▶ _Input data_:
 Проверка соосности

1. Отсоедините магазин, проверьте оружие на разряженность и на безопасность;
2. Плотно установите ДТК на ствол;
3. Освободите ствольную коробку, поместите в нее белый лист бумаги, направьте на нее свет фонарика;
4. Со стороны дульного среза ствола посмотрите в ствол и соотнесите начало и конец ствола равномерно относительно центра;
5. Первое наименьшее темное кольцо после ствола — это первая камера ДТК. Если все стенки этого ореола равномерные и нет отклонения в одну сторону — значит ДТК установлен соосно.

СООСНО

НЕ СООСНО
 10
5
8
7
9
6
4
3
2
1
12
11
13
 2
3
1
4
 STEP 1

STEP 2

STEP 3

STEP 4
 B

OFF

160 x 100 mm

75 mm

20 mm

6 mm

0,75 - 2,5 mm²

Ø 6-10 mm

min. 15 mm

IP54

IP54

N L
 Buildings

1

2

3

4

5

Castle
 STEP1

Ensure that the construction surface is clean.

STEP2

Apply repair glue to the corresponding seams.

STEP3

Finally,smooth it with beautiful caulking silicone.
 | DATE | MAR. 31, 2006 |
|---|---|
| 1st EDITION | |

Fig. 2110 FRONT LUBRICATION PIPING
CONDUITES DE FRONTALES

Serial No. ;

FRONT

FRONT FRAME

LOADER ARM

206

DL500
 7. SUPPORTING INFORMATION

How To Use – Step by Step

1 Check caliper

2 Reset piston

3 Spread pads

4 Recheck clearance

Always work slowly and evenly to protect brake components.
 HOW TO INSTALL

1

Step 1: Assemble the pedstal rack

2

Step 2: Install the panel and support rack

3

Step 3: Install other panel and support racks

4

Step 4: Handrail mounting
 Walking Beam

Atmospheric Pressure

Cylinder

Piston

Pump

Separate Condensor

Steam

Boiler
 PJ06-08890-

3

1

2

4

▶ _Your goal_:
Return the full listing exactly as written.

▶ _Finished task_:
 Проверка соосности

1. Отсоедините магазин, проверьте оружие на разряженность и на безопасность;
2. Плотно установите ДТК на ствол;
3. Освободите ствольную коробку, поместите в нее белый лист бумаги, направьте на нее свет фонарика;
4. Со стороны дульного среза ствола посмотрите в ствол и соотнесите начало и конец ствола равномерно относительно центра;
5. Первое наименьшее темное кольцо после ствола — это первая камера ДТК. Если все стенки этого ореола равномерные и нет отклонения в одну сторону — значит ДТК установлен соосно.

СООСНО

НЕ СООСНО
 10
5
8
7
9
6
4
3
2
1
12
11
13
 2
3
1
4
 STEP 1

STEP 2

STEP 3

STEP 4
 B

OFF

160 x 100 mm

75 mm

20 mm

6 mm

0,75 - 2,5 mm²

Ø 6-10 mm

min. 15 mm

IP54

IP54

N L
 Buildings

1

2

3

4

5

Castle
 STEP1

Ensure that the construction surface is clean.

STEP2

Apply repair glue to the corresponding seams.

STEP3

Finally,smooth it with beautiful caulking silicone.
 | DATE | MAR. 31, 2006 |
|---|---|
| 1st EDITION | |

Fig. 2110 FRONT LUBRICATION PIPING
CONDUITES DE FRONTALES

Serial No. ;

FRONT

FRONT FRAME

LOADER ARM

206

DL500
 7. SUPPORTING INFORMATION

How To Use – Step by Step

1 Check caliper

2 Reset piston

3 Spread pads

4 Recheck clearance

Always work slowly and evenly to protect brake components.
 HOW TO INSTALL

1

Step 1: Assemble the pedstal rack

2

Step 2: Install the panel and support rack

3

Step 3: Install other panel and support racks

4

Step 4: Handrail mounting
 Walking Beam

Atmospheric Pressure

Cylinder

Piston

Pump

Separate Condensor

Steam

Boiler
 PJ06-08890-

3

1

2

4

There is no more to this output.